Crop & pasture science 2019 v.70 no.2 pp. 107-112
Tilletia indica, Triticosecale, Triticum aestivum, Triticum turgidum subsp. durum, biosecurity, breads, breeding, disease control, disease incidence, disease resistance, durum wheat, fungi, genotype, growers, hexaploidy, inoculum, pathogens, planting date, seed-borne diseases, tetraploidy, triticale, Australia, Mexico
Karnal bunt is a seedborne disease of wheat caused by the fungus Tilletia indica Mitra and is a major biosecurity threat for the Australian wheat industry. Host-plant resistance is an effective means of controlling this disease. This study has identified Australian wheat genotypes with durable resistance should the pathogen enter Australia and become established.
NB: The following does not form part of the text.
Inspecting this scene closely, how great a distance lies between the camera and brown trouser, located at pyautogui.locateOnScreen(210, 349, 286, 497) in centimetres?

These genotypes provide a basis for breeding adapted genotypes that can be recommended for growers. In the study, 196 genotypes comprising 177 common (bread) wheat (hexaploid, Triticum aestivum), eight durum (tetraploid, T. durum) and 11 triticale (× Triticosecale) genotypes were evaluated in the field for their reaction to infection by the fungus. Six experiments were carried out at CIMMYT’s research station at Obregon, Mexico, during three consecutive cropping seasons (2014–15, 2015–16 and 2016–17) and at two planting dates. In each experiment, the genotypes were screened for resistance to Karnal bunt by injecting an inoculum suspension with a hypodermic syringe into the boot at awn emergence. Disease incidence averaged 14.7% infection in 2015, 21.7% in 2016 and 25.6% in 2017. Resistant triticale genotypes, Tuckerbox, Berkshire and Hawkeye, were identified, along with three resistant wheat genotypes, Batavia, Pelsart and RAC-655, and two moderately resistant durum genotypes, Hyperno and Saintly. Stability analysis showed that RAC-655, Hyperno, Tuckerbox and Berkshire were consistently resistant to infection in different seasonal conditions and unaffected by the environment.